> **AVAILABLE RECORDS**:
============

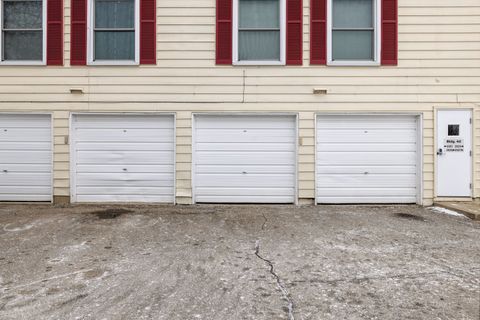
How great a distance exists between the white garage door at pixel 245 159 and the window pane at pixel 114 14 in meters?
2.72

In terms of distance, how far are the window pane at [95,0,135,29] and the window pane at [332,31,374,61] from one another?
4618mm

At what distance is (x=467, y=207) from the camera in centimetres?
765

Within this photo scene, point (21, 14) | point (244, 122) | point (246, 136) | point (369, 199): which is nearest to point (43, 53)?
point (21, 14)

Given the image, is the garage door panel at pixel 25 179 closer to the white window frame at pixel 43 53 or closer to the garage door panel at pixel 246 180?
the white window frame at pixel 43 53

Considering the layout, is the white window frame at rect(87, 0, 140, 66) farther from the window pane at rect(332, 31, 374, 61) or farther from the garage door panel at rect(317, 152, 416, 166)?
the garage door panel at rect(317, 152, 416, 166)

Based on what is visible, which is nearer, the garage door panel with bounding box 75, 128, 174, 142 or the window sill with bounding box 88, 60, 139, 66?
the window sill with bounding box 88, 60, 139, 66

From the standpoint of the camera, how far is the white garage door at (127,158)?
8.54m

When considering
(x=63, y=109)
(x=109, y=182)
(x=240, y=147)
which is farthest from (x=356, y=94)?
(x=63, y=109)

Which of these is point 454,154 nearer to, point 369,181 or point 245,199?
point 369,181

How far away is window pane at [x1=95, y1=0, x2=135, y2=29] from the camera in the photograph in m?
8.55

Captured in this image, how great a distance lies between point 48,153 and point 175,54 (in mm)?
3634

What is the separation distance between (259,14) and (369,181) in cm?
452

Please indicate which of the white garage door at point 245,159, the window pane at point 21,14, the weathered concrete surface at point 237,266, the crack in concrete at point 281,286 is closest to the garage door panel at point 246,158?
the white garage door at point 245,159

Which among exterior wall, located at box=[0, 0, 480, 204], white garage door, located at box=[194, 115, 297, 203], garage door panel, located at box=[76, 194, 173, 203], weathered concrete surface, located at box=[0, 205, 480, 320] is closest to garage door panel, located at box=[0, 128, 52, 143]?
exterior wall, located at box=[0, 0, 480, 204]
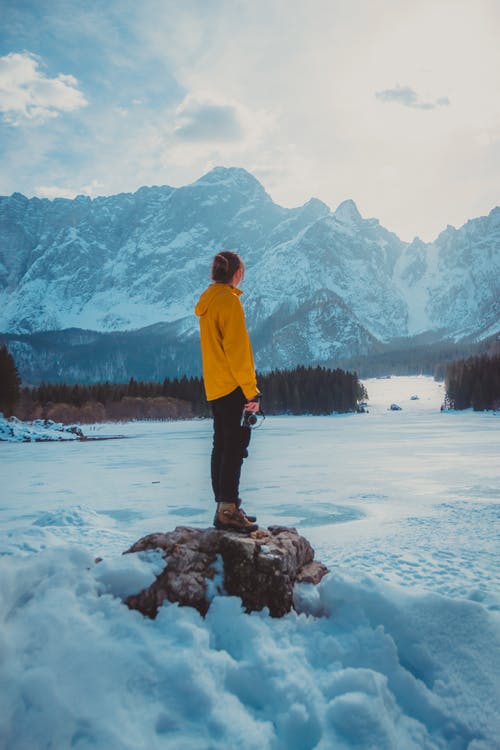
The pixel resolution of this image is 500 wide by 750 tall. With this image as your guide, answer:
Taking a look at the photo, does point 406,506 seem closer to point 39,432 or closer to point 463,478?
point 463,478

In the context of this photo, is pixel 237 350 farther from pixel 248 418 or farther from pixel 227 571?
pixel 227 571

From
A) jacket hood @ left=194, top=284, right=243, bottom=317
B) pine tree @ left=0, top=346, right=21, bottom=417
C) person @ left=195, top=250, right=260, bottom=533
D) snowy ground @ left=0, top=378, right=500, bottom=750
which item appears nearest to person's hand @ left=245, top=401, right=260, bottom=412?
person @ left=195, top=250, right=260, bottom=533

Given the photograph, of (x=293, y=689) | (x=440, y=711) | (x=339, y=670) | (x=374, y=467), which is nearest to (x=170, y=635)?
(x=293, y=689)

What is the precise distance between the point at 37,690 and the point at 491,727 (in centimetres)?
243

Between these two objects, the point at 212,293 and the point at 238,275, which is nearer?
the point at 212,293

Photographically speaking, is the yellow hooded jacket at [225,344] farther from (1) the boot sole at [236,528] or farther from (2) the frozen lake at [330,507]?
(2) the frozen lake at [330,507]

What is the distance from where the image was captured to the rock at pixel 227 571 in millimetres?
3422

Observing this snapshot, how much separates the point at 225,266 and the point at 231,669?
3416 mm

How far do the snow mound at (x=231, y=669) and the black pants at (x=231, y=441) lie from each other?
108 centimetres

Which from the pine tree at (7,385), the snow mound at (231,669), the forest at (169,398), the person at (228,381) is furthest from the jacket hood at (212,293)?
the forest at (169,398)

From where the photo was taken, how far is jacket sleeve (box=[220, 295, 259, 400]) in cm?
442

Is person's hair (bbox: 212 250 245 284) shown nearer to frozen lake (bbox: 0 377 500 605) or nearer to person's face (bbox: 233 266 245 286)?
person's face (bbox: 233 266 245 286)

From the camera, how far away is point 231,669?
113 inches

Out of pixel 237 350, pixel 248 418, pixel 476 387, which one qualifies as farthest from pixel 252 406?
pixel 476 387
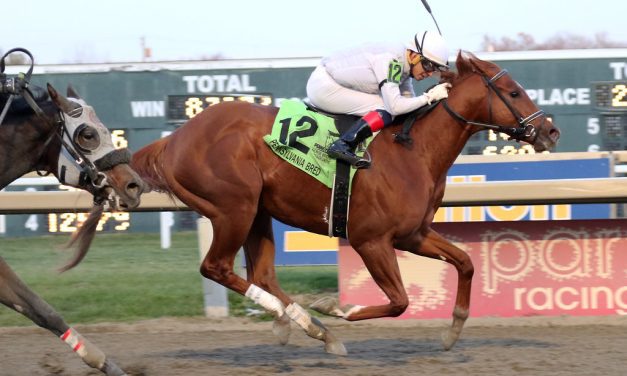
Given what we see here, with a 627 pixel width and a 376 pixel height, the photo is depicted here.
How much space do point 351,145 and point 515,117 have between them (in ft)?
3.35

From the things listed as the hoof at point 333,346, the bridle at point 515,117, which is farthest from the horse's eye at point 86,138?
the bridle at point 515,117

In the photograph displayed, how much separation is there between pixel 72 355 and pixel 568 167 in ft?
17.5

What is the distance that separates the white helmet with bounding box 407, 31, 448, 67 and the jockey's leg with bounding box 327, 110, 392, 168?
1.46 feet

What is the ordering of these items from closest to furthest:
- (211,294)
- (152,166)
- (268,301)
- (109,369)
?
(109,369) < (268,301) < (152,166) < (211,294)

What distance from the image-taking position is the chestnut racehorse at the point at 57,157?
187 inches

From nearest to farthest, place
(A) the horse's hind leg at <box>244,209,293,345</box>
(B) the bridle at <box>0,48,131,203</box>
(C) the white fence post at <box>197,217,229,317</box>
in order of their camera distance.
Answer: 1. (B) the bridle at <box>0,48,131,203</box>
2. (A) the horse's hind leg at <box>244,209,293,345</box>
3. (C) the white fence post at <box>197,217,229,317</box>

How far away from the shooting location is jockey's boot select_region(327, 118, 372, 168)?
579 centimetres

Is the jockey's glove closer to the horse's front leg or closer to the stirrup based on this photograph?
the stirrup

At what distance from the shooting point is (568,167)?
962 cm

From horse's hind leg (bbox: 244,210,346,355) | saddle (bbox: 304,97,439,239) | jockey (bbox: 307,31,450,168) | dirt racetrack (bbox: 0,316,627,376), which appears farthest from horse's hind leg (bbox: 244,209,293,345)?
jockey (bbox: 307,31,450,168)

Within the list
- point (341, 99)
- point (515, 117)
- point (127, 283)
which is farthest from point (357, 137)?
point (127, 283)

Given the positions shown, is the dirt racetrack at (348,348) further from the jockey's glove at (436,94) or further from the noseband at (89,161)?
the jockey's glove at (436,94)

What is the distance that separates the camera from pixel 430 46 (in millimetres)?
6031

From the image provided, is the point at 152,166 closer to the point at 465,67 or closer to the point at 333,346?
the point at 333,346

============

> **YOUR OBJECTIVE**: Reproduce all of the material above verbatim, omitting the pictures.

> **RESPONSE TO THE EXERCISE**:
How great a distance exists between the white garage door at pixel 245 159 and the window pane at pixel 114 14 in meters?
2.72

In terms of distance, how far are the window pane at [95,0,135,29] and the window pane at [332,31,374,61] from one another?
4618mm

At what distance is (x=467, y=207) from the camera in centimetres?
765

Within this photo scene, point (21, 14) | point (244, 122) | point (246, 136) | point (369, 199): which is nearest to point (43, 53)?
point (21, 14)

Given the image, is the garage door panel at pixel 25 179 closer to the white window frame at pixel 43 53 or closer to the garage door panel at pixel 246 180?
the white window frame at pixel 43 53

Considering the layout, is the white window frame at rect(87, 0, 140, 66) farther from the window pane at rect(332, 31, 374, 61) or farther from the garage door panel at rect(317, 152, 416, 166)?
the garage door panel at rect(317, 152, 416, 166)

Based on what is visible, which is nearer, the garage door panel with bounding box 75, 128, 174, 142 or the window sill with bounding box 88, 60, 139, 66?
the window sill with bounding box 88, 60, 139, 66

From the standpoint of the camera, how far is the white garage door at (127,158)?
8.54m

When considering
(x=63, y=109)
(x=109, y=182)
(x=240, y=147)
which is farthest from (x=356, y=94)?
(x=63, y=109)

Which of these is point 454,154 nearer to, point 369,181 or point 245,199?
point 369,181

How far away is window pane at [x1=95, y1=0, x2=135, y2=29] from the camera in the photograph in m?
8.55

Captured in this image, how great a distance lies between point 48,153 and point 175,54 (in mm)?
3634

What is the separation distance between (259,14) and (369,181) in cm?
452

Please indicate which of the white garage door at point 245,159, the window pane at point 21,14, the weathered concrete surface at point 237,266, the crack in concrete at point 281,286 is closest to the garage door panel at point 246,158?
the white garage door at point 245,159

Which among exterior wall, located at box=[0, 0, 480, 204], white garage door, located at box=[194, 115, 297, 203], garage door panel, located at box=[76, 194, 173, 203], weathered concrete surface, located at box=[0, 205, 480, 320] is closest to garage door panel, located at box=[0, 128, 52, 143]?
exterior wall, located at box=[0, 0, 480, 204]
The pixel resolution of this image is 500 wide by 750 tall. With this image as your guide, answer:
Taking a look at the photo, does point 406,506 seem closer to point 39,432 or closer to point 463,478?
point 463,478

In the context of this photo, is pixel 237 350 farther from pixel 248 418 or farther from pixel 227 571?
pixel 227 571

From
A) jacket hood @ left=194, top=284, right=243, bottom=317
B) pine tree @ left=0, top=346, right=21, bottom=417
C) person @ left=195, top=250, right=260, bottom=533
D) snowy ground @ left=0, top=378, right=500, bottom=750
which item appears nearest to person's hand @ left=245, top=401, right=260, bottom=412?
person @ left=195, top=250, right=260, bottom=533

Given the photograph, of (x=293, y=689) | (x=440, y=711) | (x=339, y=670) | (x=374, y=467), which is nearest to (x=170, y=635)?
(x=293, y=689)

What is the precise distance between the point at 37,690 and the point at 491,727 (in centimetres)?
243

Between these two objects, the point at 212,293 and the point at 238,275, which is nearer?
the point at 212,293

Photographically speaking, is the yellow hooded jacket at [225,344] farther from (1) the boot sole at [236,528] or farther from (2) the frozen lake at [330,507]?
(2) the frozen lake at [330,507]

What is the distance from where the image was captured to the rock at pixel 227 571 in millimetres?
3422

Observing this snapshot, how much separates the point at 225,266 and the point at 231,669?
3416 mm

How far do the snow mound at (x=231, y=669) and the black pants at (x=231, y=441) lie from each other?
108 centimetres

Which from the pine tree at (7,385), the snow mound at (231,669), the forest at (169,398), the person at (228,381) is furthest from the jacket hood at (212,293)?
the forest at (169,398)

From where the photo was taken, how far is jacket sleeve (box=[220, 295, 259, 400]) in cm?
442

Is person's hair (bbox: 212 250 245 284) shown nearer to frozen lake (bbox: 0 377 500 605) or nearer to person's face (bbox: 233 266 245 286)?
person's face (bbox: 233 266 245 286)

From the camera, how far away is point 231,669?
113 inches

Out of pixel 237 350, pixel 248 418, pixel 476 387, which one qualifies as farthest from pixel 252 406?
pixel 476 387
Given what we see here, with a 627 pixel width and a 376 pixel height, the photo is depicted here.
How much space do point 351,145 and point 515,117 have between them (in ft)?
3.35

From the things listed as the hoof at point 333,346, the bridle at point 515,117, which is farthest from the horse's eye at point 86,138?
the bridle at point 515,117

In the photograph displayed, how much separation is there between pixel 72 355 and pixel 568 167 in ft?
17.5

What is the distance that separates the white helmet with bounding box 407, 31, 448, 67 and the jockey's leg with bounding box 327, 110, 392, 168?
1.46 feet

What is the ordering of these items from closest to furthest:
- (211,294)
- (152,166)
- (268,301)
- (109,369)
?
(109,369) < (268,301) < (152,166) < (211,294)

What distance from the image-taking position is the chestnut racehorse at the point at 57,157?
187 inches

From nearest to farthest, place
(A) the horse's hind leg at <box>244,209,293,345</box>
(B) the bridle at <box>0,48,131,203</box>
(C) the white fence post at <box>197,217,229,317</box>
in order of their camera distance.
Answer: 1. (B) the bridle at <box>0,48,131,203</box>
2. (A) the horse's hind leg at <box>244,209,293,345</box>
3. (C) the white fence post at <box>197,217,229,317</box>

How far away from the shooting location is jockey's boot select_region(327, 118, 372, 168)?
579 centimetres

Is the jockey's glove closer to the horse's front leg or closer to the stirrup based on this photograph?
the stirrup

At what distance from the shooting point is (568,167)?
962 cm

From horse's hind leg (bbox: 244,210,346,355) | saddle (bbox: 304,97,439,239) | jockey (bbox: 307,31,450,168) | dirt racetrack (bbox: 0,316,627,376), which appears farthest from horse's hind leg (bbox: 244,209,293,345)?
jockey (bbox: 307,31,450,168)

Within the list
- point (341, 99)
- point (515, 117)
- point (127, 283)
which is farthest from point (357, 137)?
point (127, 283)

Given the positions shown, is the dirt racetrack at (348,348) further from the jockey's glove at (436,94) or further from the noseband at (89,161)?
the jockey's glove at (436,94)

What is the distance that separates the camera from pixel 430 46 (in millimetres)?
6031

From the image provided, is the point at 152,166 closer to the point at 465,67 or closer to the point at 333,346?
the point at 333,346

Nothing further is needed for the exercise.